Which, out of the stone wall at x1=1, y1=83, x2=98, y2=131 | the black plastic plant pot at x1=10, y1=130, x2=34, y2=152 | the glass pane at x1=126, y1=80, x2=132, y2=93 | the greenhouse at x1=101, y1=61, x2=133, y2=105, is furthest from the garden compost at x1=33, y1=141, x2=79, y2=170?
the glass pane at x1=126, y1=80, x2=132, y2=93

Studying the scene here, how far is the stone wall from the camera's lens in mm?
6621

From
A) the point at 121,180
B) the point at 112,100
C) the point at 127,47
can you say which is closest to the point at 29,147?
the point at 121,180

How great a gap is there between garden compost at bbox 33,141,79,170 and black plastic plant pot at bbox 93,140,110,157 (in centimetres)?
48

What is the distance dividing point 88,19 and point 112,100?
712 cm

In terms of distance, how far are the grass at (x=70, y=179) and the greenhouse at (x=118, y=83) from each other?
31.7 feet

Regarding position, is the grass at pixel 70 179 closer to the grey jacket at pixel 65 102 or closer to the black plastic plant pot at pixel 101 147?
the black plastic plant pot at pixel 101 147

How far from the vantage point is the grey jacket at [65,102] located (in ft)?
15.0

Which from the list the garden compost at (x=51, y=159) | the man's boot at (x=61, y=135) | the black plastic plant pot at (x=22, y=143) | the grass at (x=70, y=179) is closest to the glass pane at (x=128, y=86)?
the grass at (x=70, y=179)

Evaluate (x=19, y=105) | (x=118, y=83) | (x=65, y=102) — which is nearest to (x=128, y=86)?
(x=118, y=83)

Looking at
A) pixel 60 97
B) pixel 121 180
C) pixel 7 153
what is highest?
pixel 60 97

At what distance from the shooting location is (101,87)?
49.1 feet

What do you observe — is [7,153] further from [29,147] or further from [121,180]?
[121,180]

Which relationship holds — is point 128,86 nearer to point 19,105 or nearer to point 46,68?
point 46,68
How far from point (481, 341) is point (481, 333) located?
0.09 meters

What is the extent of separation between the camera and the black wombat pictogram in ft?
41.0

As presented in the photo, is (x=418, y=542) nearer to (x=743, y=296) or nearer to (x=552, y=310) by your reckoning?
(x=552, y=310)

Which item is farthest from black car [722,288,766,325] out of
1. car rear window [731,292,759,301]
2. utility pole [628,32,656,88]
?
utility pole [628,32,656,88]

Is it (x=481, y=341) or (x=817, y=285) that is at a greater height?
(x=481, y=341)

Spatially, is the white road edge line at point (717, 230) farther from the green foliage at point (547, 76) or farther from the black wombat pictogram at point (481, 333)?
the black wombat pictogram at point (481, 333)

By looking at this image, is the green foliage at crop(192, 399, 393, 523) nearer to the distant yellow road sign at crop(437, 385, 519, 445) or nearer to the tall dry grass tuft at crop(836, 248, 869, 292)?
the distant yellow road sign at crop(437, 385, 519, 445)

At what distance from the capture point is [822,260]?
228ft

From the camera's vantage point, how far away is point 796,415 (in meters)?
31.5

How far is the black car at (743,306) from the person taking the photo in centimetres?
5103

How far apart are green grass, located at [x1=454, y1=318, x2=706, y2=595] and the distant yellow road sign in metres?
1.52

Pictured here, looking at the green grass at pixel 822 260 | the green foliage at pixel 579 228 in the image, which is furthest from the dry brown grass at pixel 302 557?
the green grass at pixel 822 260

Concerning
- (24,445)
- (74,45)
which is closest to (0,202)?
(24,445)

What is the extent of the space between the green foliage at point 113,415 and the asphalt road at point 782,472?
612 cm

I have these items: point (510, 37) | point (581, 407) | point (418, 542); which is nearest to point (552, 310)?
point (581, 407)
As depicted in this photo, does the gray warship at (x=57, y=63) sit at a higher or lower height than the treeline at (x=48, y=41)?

- - - - - - -

> Given problem: Copy all of the records above word for word, with every line in its original order.

> Result:
Which, out of the stone wall at x1=1, y1=83, x2=98, y2=131 | the black plastic plant pot at x1=10, y1=130, x2=34, y2=152 | the glass pane at x1=126, y1=80, x2=132, y2=93 | the greenhouse at x1=101, y1=61, x2=133, y2=105, is furthest from the garden compost at x1=33, y1=141, x2=79, y2=170?
the glass pane at x1=126, y1=80, x2=132, y2=93

Studying the scene here, how far is the stone wall from the camera's lens in mm?
6621

From
A) the point at 121,180
B) the point at 112,100
C) the point at 127,47
can you say which is closest to the point at 29,147?
the point at 121,180

How great a gap is there between garden compost at bbox 33,141,79,170 and black plastic plant pot at bbox 93,140,110,157 (in centimetres)?
48

What is the distance dividing point 88,19 and point 112,100?
712 cm

In terms of distance, how far are the grass at (x=70, y=179) and the greenhouse at (x=118, y=83) from each other?
31.7 feet

Regarding position, is the grass at pixel 70 179 closer to the grey jacket at pixel 65 102 or closer to the black plastic plant pot at pixel 101 147?
the black plastic plant pot at pixel 101 147

How far from the vantage point is the grey jacket at [65,102] located (in ft)?
15.0

Which from the list the garden compost at (x=51, y=159) | the man's boot at (x=61, y=135) | the black plastic plant pot at (x=22, y=143) | the grass at (x=70, y=179) is closest to the glass pane at (x=128, y=86)?
the grass at (x=70, y=179)

Evaluate (x=19, y=105) | (x=118, y=83) | (x=65, y=102) — which is nearest to (x=128, y=86)?
(x=118, y=83)

Looking at
A) pixel 60 97
B) pixel 121 180
C) pixel 7 153
what is highest?
pixel 60 97

At what distance from the shooting location is (101,87)?
49.1 feet

What do you observe — is [7,153] further from [29,147] or further from [121,180]?
[121,180]

Which relationship holds — is point 128,86 nearer to point 19,105 or nearer to point 46,68?
point 46,68
How far from point (481, 341) is point (481, 333) located?
0.09 meters

What is the extent of separation between the camera and the black wombat pictogram in ft?
41.0

As presented in the photo, is (x=418, y=542) nearer to (x=743, y=296) or nearer to (x=552, y=310) by your reckoning?
(x=552, y=310)

Which item is farthest from black car [722,288,766,325] out of
1. car rear window [731,292,759,301]
2. utility pole [628,32,656,88]
?
utility pole [628,32,656,88]

Is it (x=481, y=341) or (x=817, y=285) that is at a greater height?
(x=481, y=341)

Spatially, is the white road edge line at point (717, 230) farther from the green foliage at point (547, 76) or farther from the black wombat pictogram at point (481, 333)?
the black wombat pictogram at point (481, 333)

By looking at this image, is the green foliage at crop(192, 399, 393, 523) nearer to the distant yellow road sign at crop(437, 385, 519, 445) or nearer to the tall dry grass tuft at crop(836, 248, 869, 292)?
the distant yellow road sign at crop(437, 385, 519, 445)

At what distance from the capture point is [822,260]?
228ft

From the camera's vantage point, how far away is point 796,415 (in meters)?
31.5

How far is the black car at (743,306) from the person taking the photo in centimetres?
5103

How far apart are green grass, located at [x1=454, y1=318, x2=706, y2=595] and the distant yellow road sign in metres?
1.52

Pictured here, looking at the green grass at pixel 822 260 | the green foliage at pixel 579 228 in the image, which is furthest from the dry brown grass at pixel 302 557?
the green grass at pixel 822 260

Concerning
- (24,445)
- (74,45)
which is closest to (0,202)?
(24,445)

What is the extent of the space between the green foliage at point 113,415 and the asphalt road at point 782,472?
612 cm

I have these items: point (510, 37) | point (581, 407) | point (418, 542); which is nearest to point (552, 310)?
point (581, 407)
As depicted in this photo, does the gray warship at (x=57, y=63) sit at a higher or lower height than the treeline at (x=48, y=41)?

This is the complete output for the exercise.